Photo: Drew Angerer/Getty Images

Last year, representatives of Silicon Valley attended the first of what would become semi-regular meetings with Congress, open hearings in which the companies were criticized and prodded over a number of distinct issues: foreign election meddling, hate speech, censorship and privacy. Following those initial hearings and the lines of questioning on display, I thought Congress was on the cusp of an important realization: that these companies are simply too broad in scope, too large in scale, to address any of these issues effectively. Our representatives haven’t gotten there yet.

Exercise material:

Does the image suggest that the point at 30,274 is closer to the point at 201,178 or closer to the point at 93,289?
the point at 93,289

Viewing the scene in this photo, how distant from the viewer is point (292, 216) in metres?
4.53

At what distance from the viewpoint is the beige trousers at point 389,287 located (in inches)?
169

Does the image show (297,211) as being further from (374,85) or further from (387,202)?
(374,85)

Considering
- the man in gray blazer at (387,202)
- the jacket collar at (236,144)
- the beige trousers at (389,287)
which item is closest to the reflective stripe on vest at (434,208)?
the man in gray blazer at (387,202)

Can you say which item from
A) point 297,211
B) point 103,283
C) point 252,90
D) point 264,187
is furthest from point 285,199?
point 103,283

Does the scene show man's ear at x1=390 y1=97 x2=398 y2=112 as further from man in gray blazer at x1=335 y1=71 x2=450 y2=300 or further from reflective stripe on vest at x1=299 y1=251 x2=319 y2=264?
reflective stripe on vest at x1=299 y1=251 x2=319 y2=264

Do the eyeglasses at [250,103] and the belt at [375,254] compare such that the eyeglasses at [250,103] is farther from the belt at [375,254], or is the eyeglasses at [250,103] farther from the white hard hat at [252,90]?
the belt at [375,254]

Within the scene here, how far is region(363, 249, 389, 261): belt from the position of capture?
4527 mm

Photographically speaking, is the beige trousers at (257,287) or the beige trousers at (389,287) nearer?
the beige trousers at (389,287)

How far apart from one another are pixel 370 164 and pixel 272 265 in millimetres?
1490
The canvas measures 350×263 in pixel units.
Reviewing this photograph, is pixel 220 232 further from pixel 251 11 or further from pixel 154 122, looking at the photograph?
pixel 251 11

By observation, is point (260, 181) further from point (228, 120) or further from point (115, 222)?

Requests:
#1 According to the page excerpt, over which issues were the companies criticized and prodded during the hearings with Congress?
#2 Locate each line of the listing that contains the string "gray", and copy those lines.
The page excerpt and the listing have nothing to do with each other.

Answers to each task:
#1 Foreign election meddling, hate speech, censorship and privacy.

#2
- the man in gray blazer at (387,202)
the man in gray blazer at (387,202)
Does the scene show man's ear at x1=390 y1=97 x2=398 y2=112 as further from man in gray blazer at x1=335 y1=71 x2=450 y2=300 or further from reflective stripe on vest at x1=299 y1=251 x2=319 y2=264?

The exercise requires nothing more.